How Do You Calculate the Power Series of (1-x)/(1-2x)^3?

[dan]

Hi, I am stuck on this problem!

Given the function, find the first four terms of the power series representation and find the domain of convergence?

function is;
(1-x)/(1-2x)^3

my calculation;
find derivatives of the function.

y'=(1-x)/(1-2x)^4
y''=(1-x)/(1-2x)^5

I am having difficulty in knowing if what I did was correct.

I'm not sure if this is how you are meant to approach it and if what I did was the correct way to go about solving the problem.

If anyone can help me in solving my problem your help will be appreciated.

Dj

 

[arcnets]

Hi dan,
I think you should use Taylor's formula.
It's true you need the derivatives.

§ **DATASET ENTRIES**
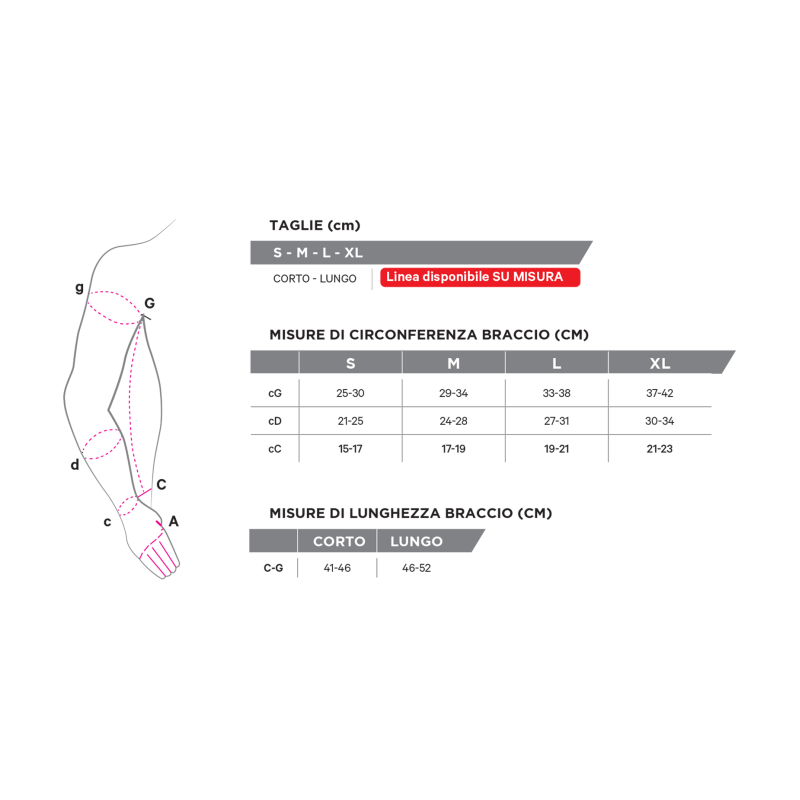 g
G
d
C
c
A

TAGLIE (cm)

S - M - L - XL

CORTO - LUNGO

Linea disponibile SU MISURA

MISURE DI CIRCONFERENZA BRACCIO (CM)

| | S | M | L | XL |
|---|---|---|---|---|
| cG | 25-30 | 29-34 | 33-38 | 37-42 |
| cD | 21-25 | 24-28 | 27-31 | 30-34 |
| cC | 15-17 | 17-19 | 19-21 | 21-23 |

MISURE DI LUNGHEZZA BRACCIO (CM)

| | CORTO | LUNGO |
|---|---|---|
| C-G | 41-46 | 46-52 |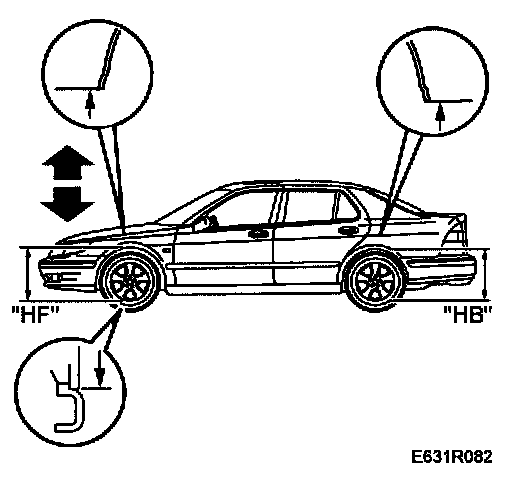 "HF"

"HB"

E631R082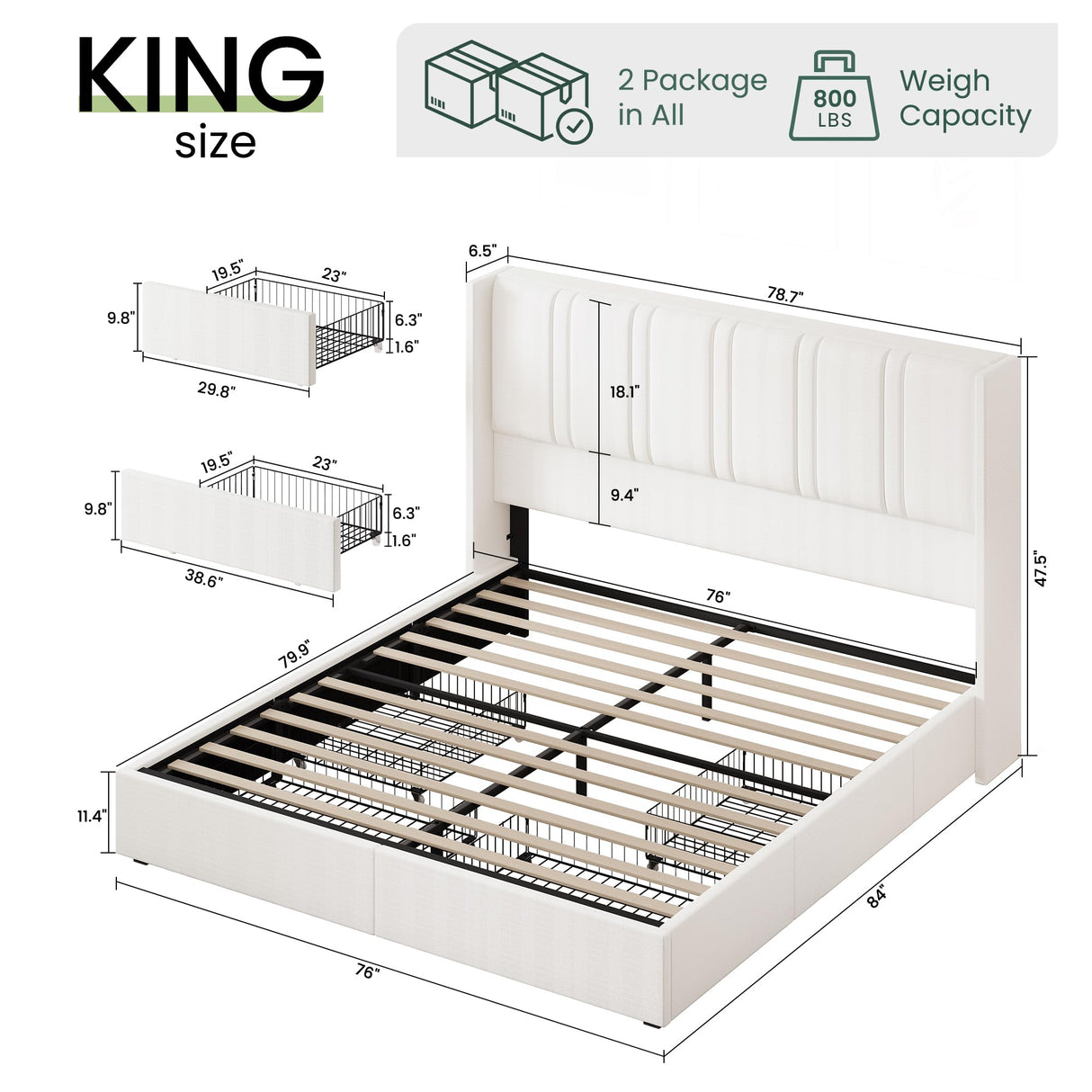 KING
size

2 Package in All

800 LBS

Weigh Capacity

19.5"
23"
9.8"
6.3"
1.6"
29.8"

19.5"
23"
9.8"
6.3"
1.6"
38.6"

6.5"
78.7"
18.1"
9.4"
47.5"
76"
79.9"
11.4"
76"
84"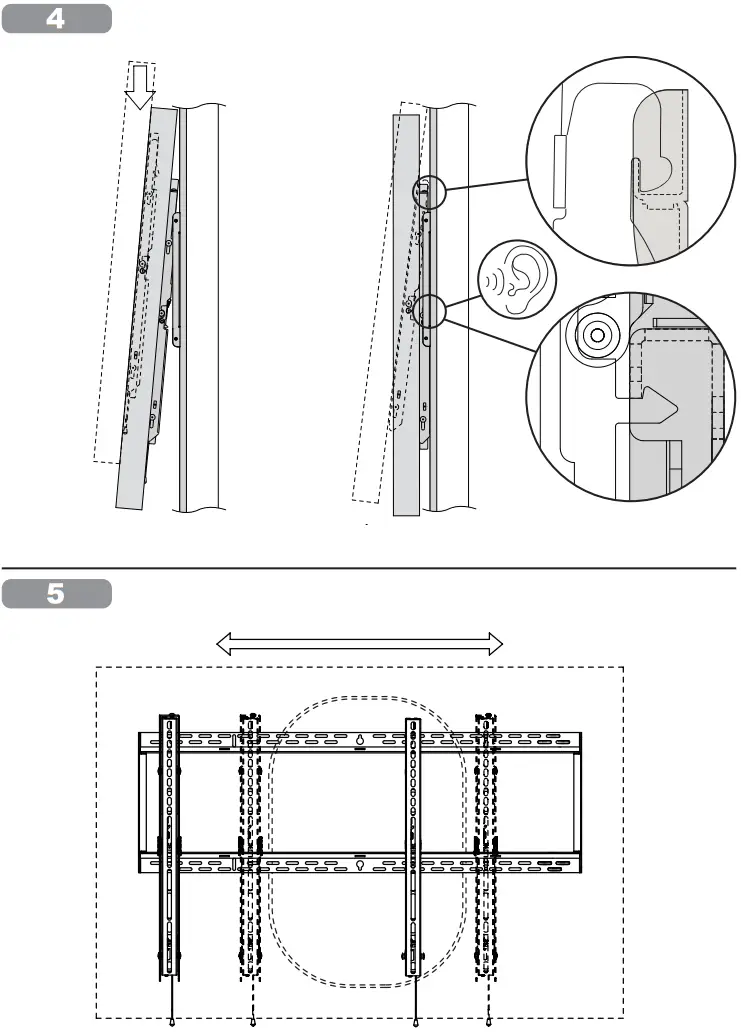 4

5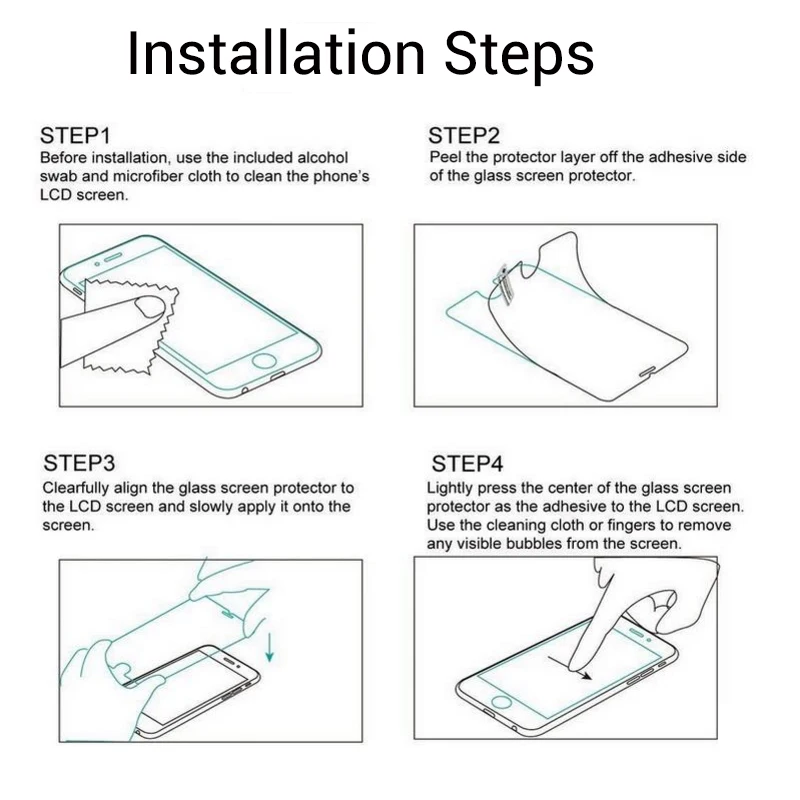 Installation Steps

STEP1
Before installation, use the included alcohol swab and microfiber cloth to clean the phone's LCD screen.

STEP2
Peel the protector layer off the adhesive side of the glass screen protector.

STEP3
Clearfully align the glass screen protector to the LCD screen and slowly apply it onto the screen.

STEP4
Lightly press the center of the glass screen protector as the adhesive to the LCD screen. Use the cleaning cloth or fingers to remove any visible bubbles from the screen.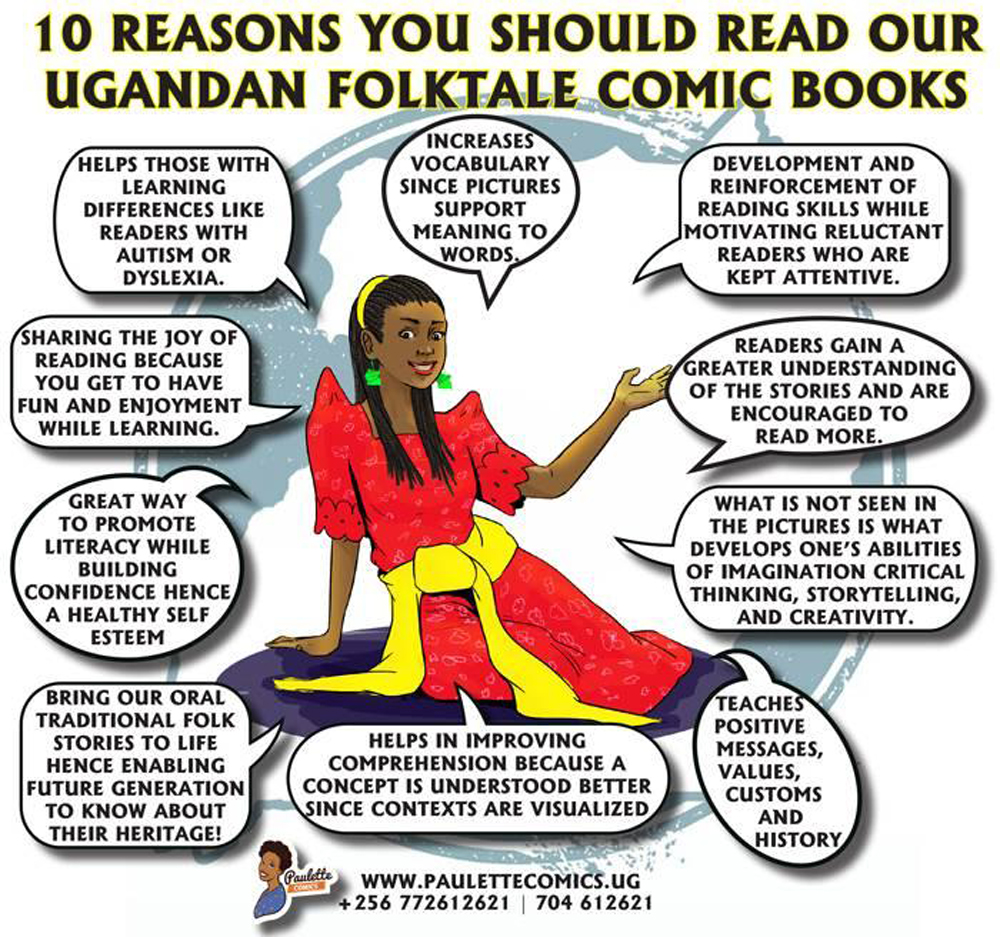 10 REASONS YOU SHOULD READ OUR UGANDAN FOLKTALE COMIC BOOKS

HELPS THOSE WITH LEARNING DIFFERENCES LIKE READERS WITH AUTISM OR DYSLEXIA.

INCREASES VOCABULARY SINCE PICTURES SUPPORT MEANING TO WORDS.

DEVELOPMENT AND REINFORCEMENT OF READING SKILLS WHILE MOTIVATING RELUCTANT READERS WHO ARE KEPT ATTENTIVE.

SHARING THE JOY OF READING BECAUSE YOU GET TO HAVE FUN AND ENJOYMENT WHILE LEARNING.

READERS GAIN A GREATER UNDERSTANDING OF THE STORIES AND ARE ENCOURAGED TO READ MORE.

GREAT WAY TO PROMOTE LITERACY WHILE BUILDING CONFIDENCE HENCE A HEALTHY SELF ESTEEM

WHAT IS NOT SEEN IN THE PICTURES IS WHAT DEVELOPS ONE'S ABILITIES OF IMAGINATION CRITICAL THINKING, STORYTELLING, AND CREATIVITY.

BRING OUR ORAL TRADITIONAL FOLK STORIES TO LIFE HENCE ENABLING FUTURE GENERATION TO KNOW ABOUT THEIR HERITAGE!

HELPS IN IMPROVING COMPREHENSION BECAUSE A CONCEPT IS UNDERSTOOD BETTER SINCE CONTEXTS ARE VISUALIZED

TEACHES POSITIVE MESSAGES, VALUES, CUSTOMS AND HISTORY

Paulette COMICS

WWW.PAULETTECOMICS.UG
+256 772612621 | 704 612621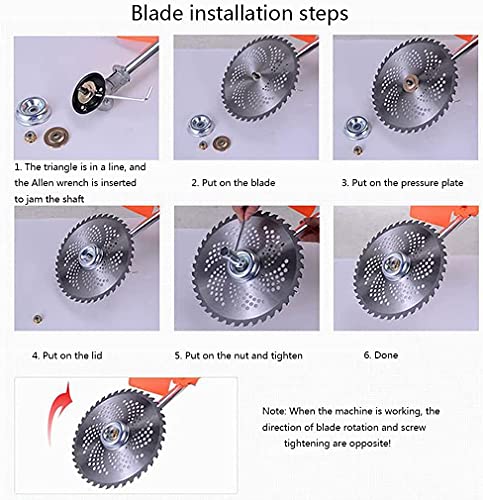 Blade installation steps

1. The triangle is in a line, and the Allen wrench is inserted to jam the shaft

2. Put on the blade

3. Put on the pressure plate

4. Put on the lid

5. Put on the nut and tighten

6. Done

Note: When the machine is working, the direction of blade rotation and screw tightening are opposite!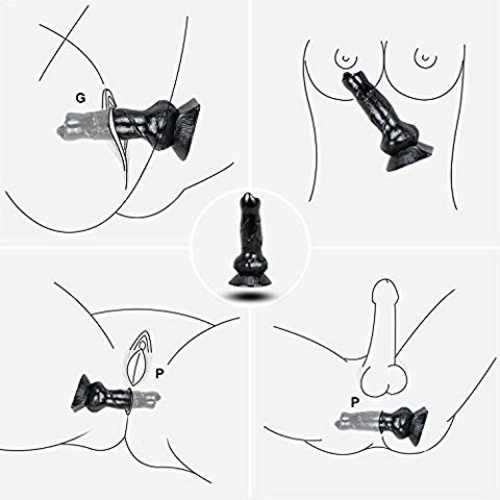 G

P

P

§ **TASK DETAILS**
Decide whether each statement below agrees with the power series thread. Answer yes or no for each, and quote the words from the thread that decide it. 1. The problem asks for the first four terms of the power series representation. 2. The reply says the derivatives are not needed. 3. The reply recommends Taylor's formula.

§ **YOUR SOLUTION**
1. Yes: "find the first four terms of the power series representation"
2. No: "It's true you need the derivatives."
3. Yes: "I think you should use Taylor's formula."